I see what you mean, but Starfleet Academy and related concepts have already been though TOS, TWoK, TNG/DS9 and STXI versions, all different, yet based on/building upon the same ideas. Thus a question of "how many Starfleet academies are there?" should take into account evidence from the whole canon, unless what was asked was a more specific "how many academies were there in TOS?", like the "TOS Photon Torpedo" thread in Tech a while back, discussing what photon torpedoes were originally concieved as (some sort of energy weapon), before TWoK decided they were coffin missiles, and Enterprise reused that concept for the prequel series.
 
How they should have done it:



As somebody suggested, the simulator is used mostly for routine stuff. Cadets spend a lot of time in the simulator and test scenarios are selected at random and presented. The KM isn’t necessarily presented to all cadets. It comes up from time to time. It’s generally regarded to be a no-win scenario because, hey, three Klingon ships appear out of nowhere, jam your communications, and blast you from all directions — what can you do?

Kirk faces the scenario and fails. He beats himself up for failing. Spock tells him that everybody fails sometimes, there’s nothing he could have done that would have made a difference, and he has to learn to deal with failure and move on.

Kirk refuses to accept that there’s nothing he could have done differently and says that, faced with the same scenario again, he would beat it. Spock says he can arrange for Kirk to face it again, and they bet on it. Kirk faces it again and fails again, and Spock wins the bet.

Kirk figures out that the simulator is rigged and Spock knows it. Spock, confident that absolutely nothing Kirk does can change the outcome, is enticed into another bet, with outrageous odds. Kirk hacks the simulator, rescues the ship, and wins the bet.
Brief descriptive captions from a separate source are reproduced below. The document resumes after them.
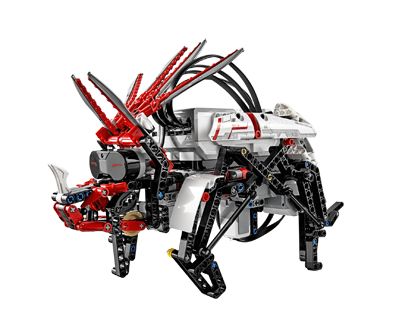 Lego Com Ev3   Ev3 Fan Made Bonus Robots   Dinor3x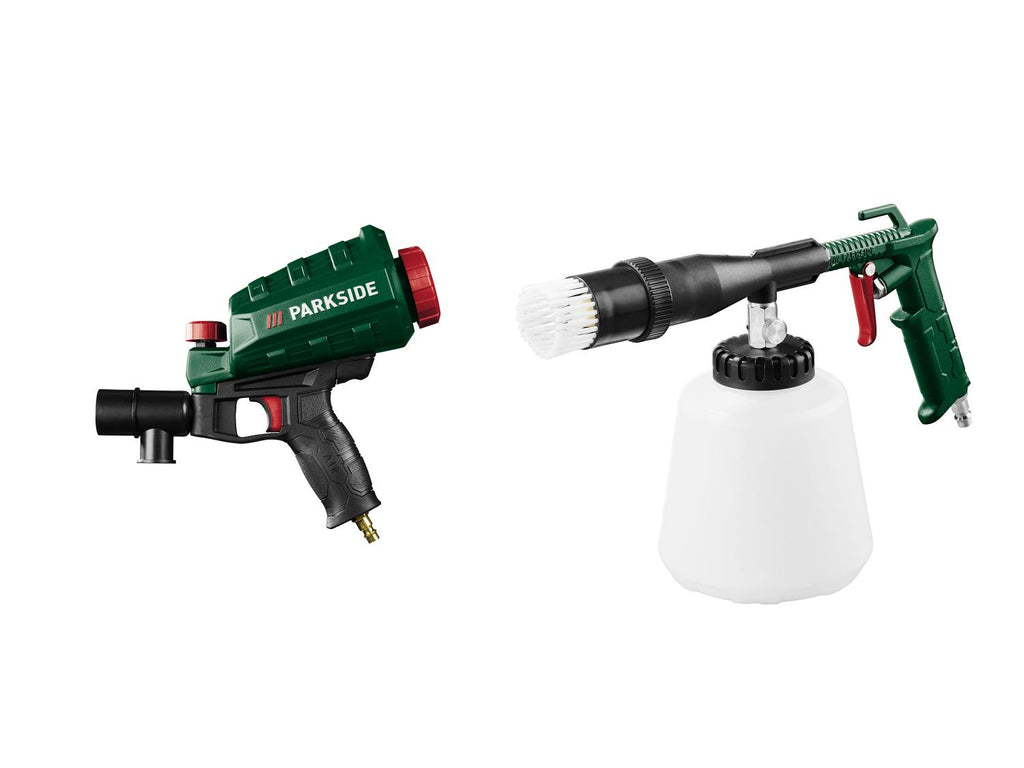Pistolet de sablage à air comprimé »PDSP 1000 E6«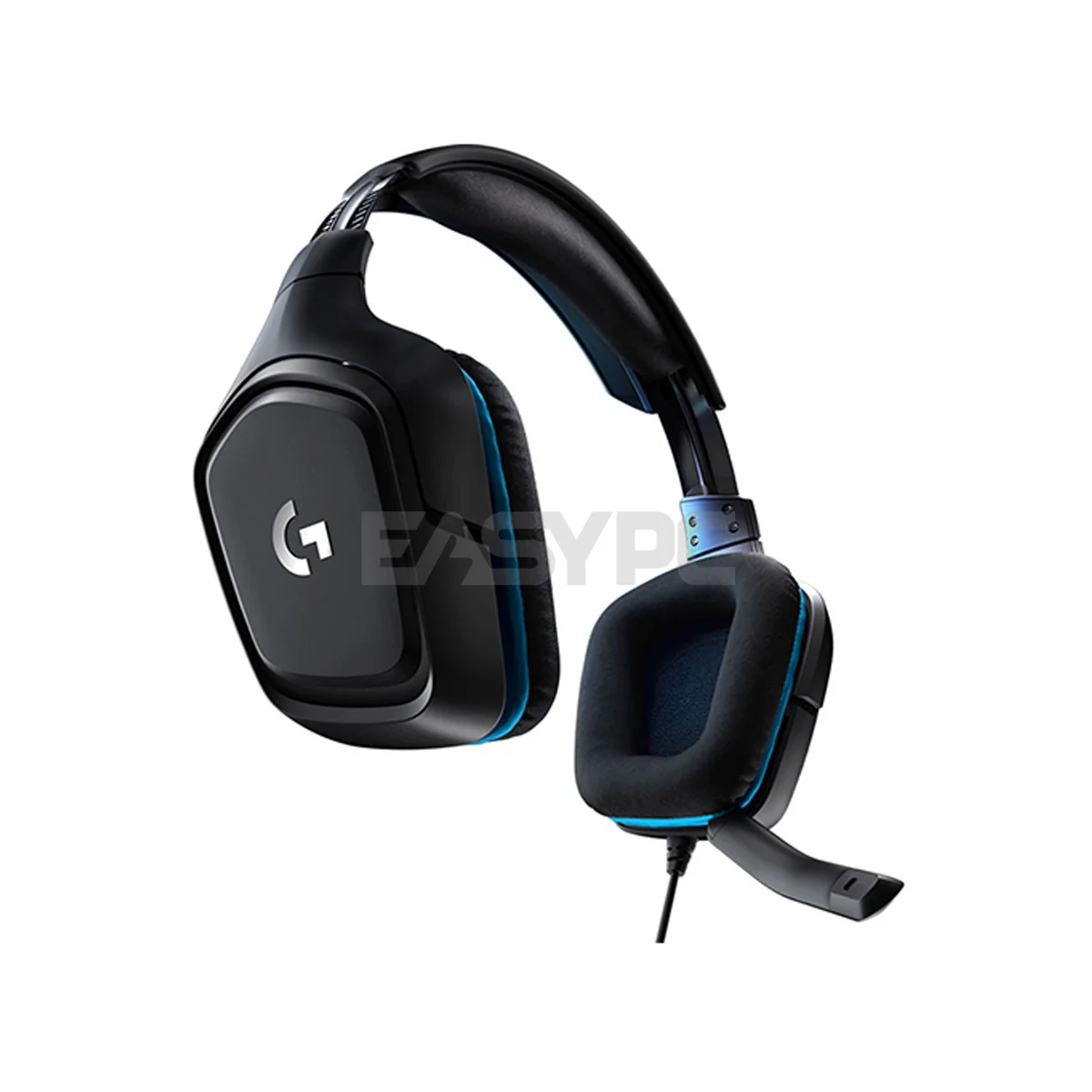 Logitech G431 7.1 Surround Sound Gaming Headset - Image 4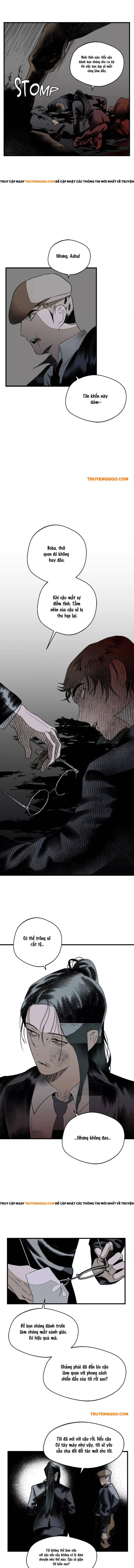 Gửi Lời Chúc Phúc Của Melt Tới Người Chap 22 - Next Chap 23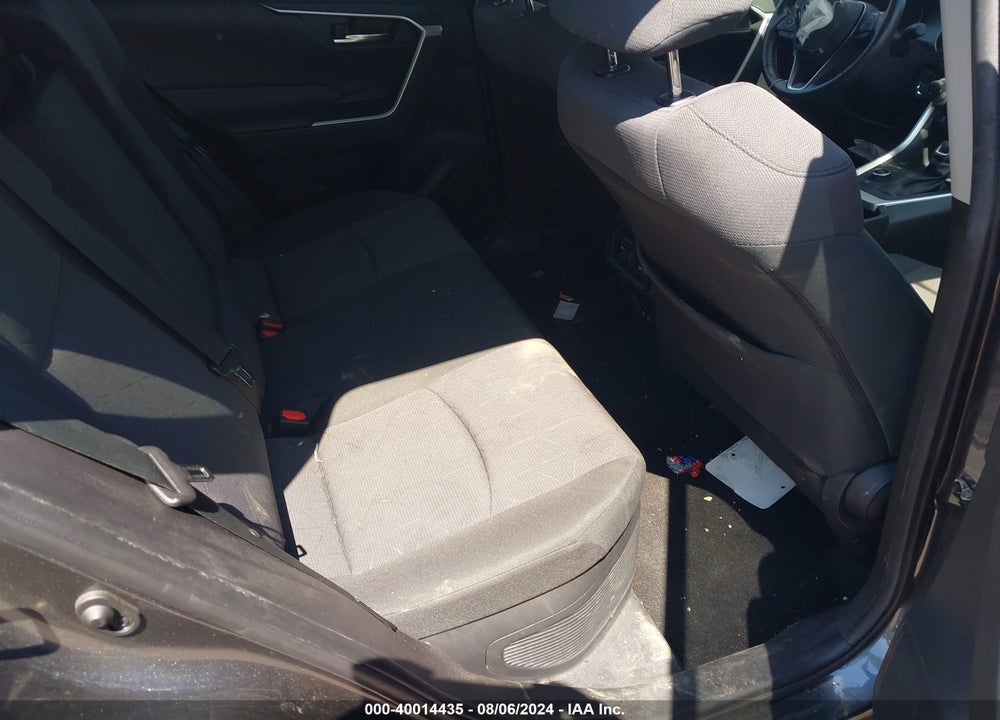 2019 TOYOTA RAV4 HYBRID XLE VIN: JTMRWRFV3KD029534
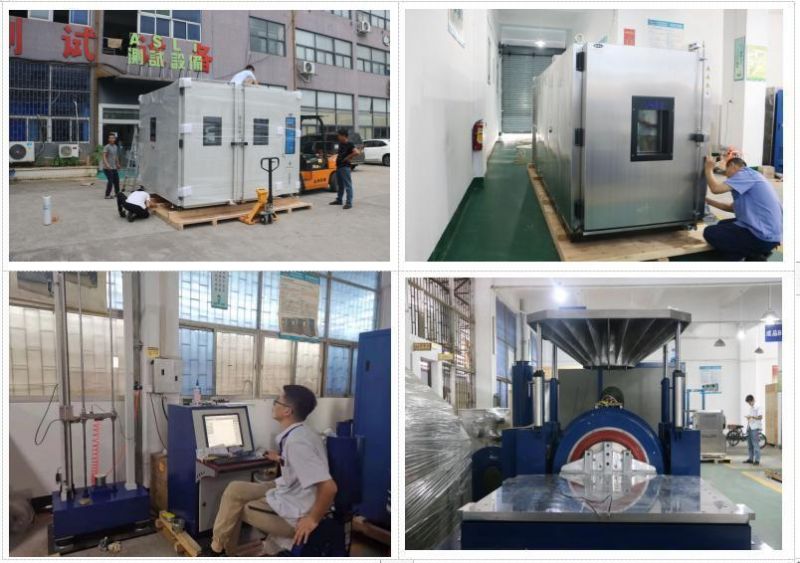 Li-ion Battery Test Machine / Temperature Shock Testing Equipment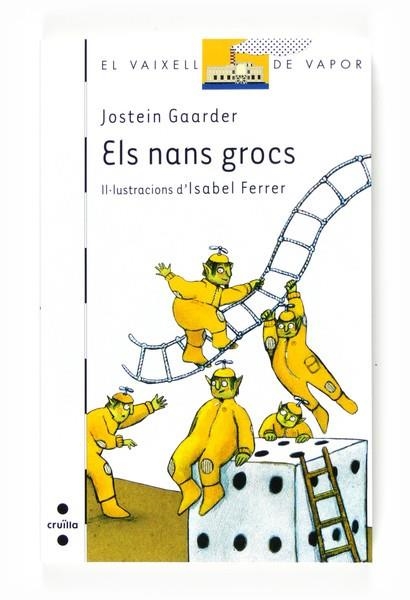 ELS NANS GROCS | 9788466124126 | GAARDER, JOSTEIN | Llibreria L'Odissea - Libreria Online de Vilafranca del Penedès - Comprar libros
An “Original Thinking” commendation is traditionally given out to students who catch the attention of the staff and student community with clever original thinking. Kirk’s outrageous stunt — and Spock’s public humiliation pursuant to the terms of the bet — get everybody talking and Kirk gets the commendation.
 
An interesting scenario, but Spock never struck me as a gambling man, and the movie didn't have the time for this, unless you're suggesting they cut something to accommodate it. Given the overall plot of the movie I think this would have placed a great deal of undue weight on one particular sequence as well.